Rows.
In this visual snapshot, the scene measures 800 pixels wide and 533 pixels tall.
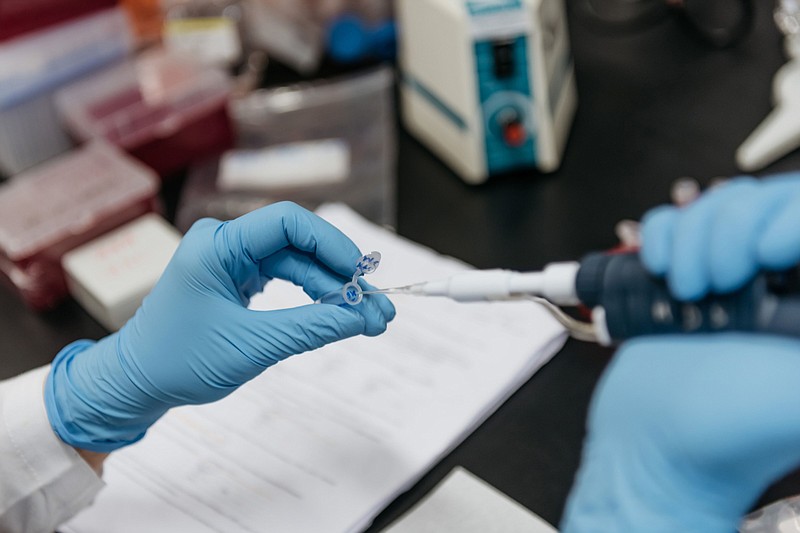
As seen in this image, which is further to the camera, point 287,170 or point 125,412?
point 287,170

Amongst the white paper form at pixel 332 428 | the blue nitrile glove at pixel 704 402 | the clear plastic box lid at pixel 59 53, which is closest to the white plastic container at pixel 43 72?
the clear plastic box lid at pixel 59 53

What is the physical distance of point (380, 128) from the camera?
1.22m

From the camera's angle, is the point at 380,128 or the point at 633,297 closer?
the point at 633,297

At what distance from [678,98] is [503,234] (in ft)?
1.23

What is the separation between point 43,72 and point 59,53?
0.04 meters

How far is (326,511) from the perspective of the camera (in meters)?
0.77

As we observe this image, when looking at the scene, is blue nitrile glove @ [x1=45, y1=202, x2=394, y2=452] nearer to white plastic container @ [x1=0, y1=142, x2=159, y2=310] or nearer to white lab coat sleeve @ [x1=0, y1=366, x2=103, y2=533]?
white lab coat sleeve @ [x1=0, y1=366, x2=103, y2=533]

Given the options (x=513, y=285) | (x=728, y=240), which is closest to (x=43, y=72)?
(x=513, y=285)

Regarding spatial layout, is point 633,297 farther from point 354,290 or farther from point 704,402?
point 354,290

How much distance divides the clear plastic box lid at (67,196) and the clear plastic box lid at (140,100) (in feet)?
0.12

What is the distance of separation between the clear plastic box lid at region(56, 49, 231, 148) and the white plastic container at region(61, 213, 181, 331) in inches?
6.3

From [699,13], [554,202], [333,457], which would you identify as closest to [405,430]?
[333,457]

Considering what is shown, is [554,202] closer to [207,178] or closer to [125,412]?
[207,178]

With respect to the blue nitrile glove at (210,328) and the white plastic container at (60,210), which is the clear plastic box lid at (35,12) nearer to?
the white plastic container at (60,210)
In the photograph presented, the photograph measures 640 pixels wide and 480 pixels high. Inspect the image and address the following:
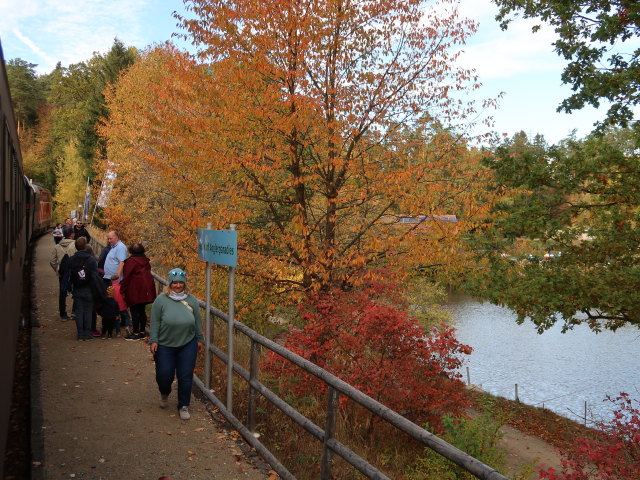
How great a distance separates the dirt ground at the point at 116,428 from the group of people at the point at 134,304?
1.37ft

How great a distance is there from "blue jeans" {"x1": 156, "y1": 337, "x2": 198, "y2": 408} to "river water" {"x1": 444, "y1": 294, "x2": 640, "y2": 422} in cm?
1757

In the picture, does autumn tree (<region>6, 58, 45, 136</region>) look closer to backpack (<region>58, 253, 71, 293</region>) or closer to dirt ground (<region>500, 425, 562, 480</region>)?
backpack (<region>58, 253, 71, 293</region>)

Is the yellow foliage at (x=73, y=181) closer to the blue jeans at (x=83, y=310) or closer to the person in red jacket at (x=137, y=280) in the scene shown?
the blue jeans at (x=83, y=310)

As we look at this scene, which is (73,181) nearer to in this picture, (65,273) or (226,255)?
(65,273)

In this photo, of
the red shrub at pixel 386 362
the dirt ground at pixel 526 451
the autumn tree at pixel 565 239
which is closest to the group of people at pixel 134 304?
the red shrub at pixel 386 362

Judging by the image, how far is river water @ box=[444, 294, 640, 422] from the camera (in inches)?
942

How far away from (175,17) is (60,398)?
7270 millimetres

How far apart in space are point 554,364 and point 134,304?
2467 cm

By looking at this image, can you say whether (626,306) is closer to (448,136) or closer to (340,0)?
(448,136)

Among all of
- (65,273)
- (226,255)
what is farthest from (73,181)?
(226,255)

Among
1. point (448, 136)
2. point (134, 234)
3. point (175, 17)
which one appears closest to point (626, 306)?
point (448, 136)

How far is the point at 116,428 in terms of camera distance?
589 cm

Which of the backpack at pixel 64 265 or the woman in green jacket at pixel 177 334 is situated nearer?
the woman in green jacket at pixel 177 334

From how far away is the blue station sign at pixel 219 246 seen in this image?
19.9 ft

What this task involves. Copy all of the data above word for word, leaving out the pictures.

Answer to this exercise.
In this visual snapshot, the scene measures 800 pixels wide and 533 pixels tall.
As seen in this image, which is further to the camera, point 287,170 or point 125,412?
point 287,170

Amongst the white paper form at pixel 332 428 | the blue nitrile glove at pixel 704 402 | the clear plastic box lid at pixel 59 53, which is closest to the white plastic container at pixel 43 72?
the clear plastic box lid at pixel 59 53

What is the physical distance of point (380, 128) from the camera?
1.22m

From the camera's angle, is the point at 380,128 or the point at 633,297 closer?
the point at 633,297

At what distance from [678,98] is [503,234] (in ft)?
1.23

What is the separation between point 43,72 and point 59,53?
0.04 meters

How far is (326,511) from the perspective of the camera (in meters)?
0.77

As we observe this image, when looking at the scene, is blue nitrile glove @ [x1=45, y1=202, x2=394, y2=452] nearer to white plastic container @ [x1=0, y1=142, x2=159, y2=310] or nearer to white lab coat sleeve @ [x1=0, y1=366, x2=103, y2=533]?
white lab coat sleeve @ [x1=0, y1=366, x2=103, y2=533]

Given the options (x=513, y=285) | (x=728, y=240), which is closest to (x=43, y=72)?
(x=513, y=285)

Regarding spatial layout, is point 633,297 farther from point 354,290 or farther from point 704,402?
point 354,290

How much distance divides the clear plastic box lid at (67,196) and the clear plastic box lid at (140,100) (in feet)?
0.12

What is the distance of separation between the clear plastic box lid at region(56, 49, 231, 148) and the white plastic container at region(61, 213, 181, 331) in inches?
6.3

From [699,13], [554,202], [333,457], which would you identify as closest to [405,430]?
[333,457]

Considering what is shown, is [554,202] closer to [207,178] or closer to [125,412]?
[207,178]

With respect to the blue nitrile glove at (210,328) and the white plastic container at (60,210), which is the clear plastic box lid at (35,12) nearer to?
the white plastic container at (60,210)
In the photograph presented, the photograph measures 640 pixels wide and 480 pixels high. Inspect the image and address the following:
How great a distance separates the dirt ground at the point at 116,428 from the group of people at the point at 134,304?
1.37ft

How great a distance is there from "blue jeans" {"x1": 156, "y1": 337, "x2": 198, "y2": 408} to "river water" {"x1": 444, "y1": 294, "x2": 640, "y2": 422} in cm?
1757

In the picture, does autumn tree (<region>6, 58, 45, 136</region>) look closer to backpack (<region>58, 253, 71, 293</region>) or closer to dirt ground (<region>500, 425, 562, 480</region>)?
backpack (<region>58, 253, 71, 293</region>)

Is the yellow foliage at (x=73, y=181) closer to the blue jeans at (x=83, y=310) or closer to the person in red jacket at (x=137, y=280) in the scene shown?
the blue jeans at (x=83, y=310)

As we look at this scene, which is (73,181) nearer to in this picture, (65,273) or (226,255)?
(65,273)

In this photo, of
the red shrub at pixel 386 362
the dirt ground at pixel 526 451
the autumn tree at pixel 565 239
which is closest to the group of people at pixel 134 304?
the red shrub at pixel 386 362

Judging by the image, how far is river water @ box=[444, 294, 640, 422] from the camera (in inches)?
942

How far away from (175,17) is (60,398)?
7270 millimetres

How far apart in space are point 554,364 and point 134,304?
2467 cm

By looking at this image, can you say whether (626,306) is closer to (448,136) or closer to (340,0)?
(448,136)

Among all of
- (65,273)
- (226,255)
what is farthest from (73,181)?
(226,255)

Among
1. point (448, 136)
2. point (134, 234)
3. point (175, 17)
which one appears closest to point (626, 306)?
point (448, 136)

How far is the point at 116,428 in terms of camera distance?
589 cm

Which of the backpack at pixel 64 265 or the woman in green jacket at pixel 177 334 is situated nearer?
the woman in green jacket at pixel 177 334

From how far away is the blue station sign at pixel 219 246 seen in this image?
19.9 ft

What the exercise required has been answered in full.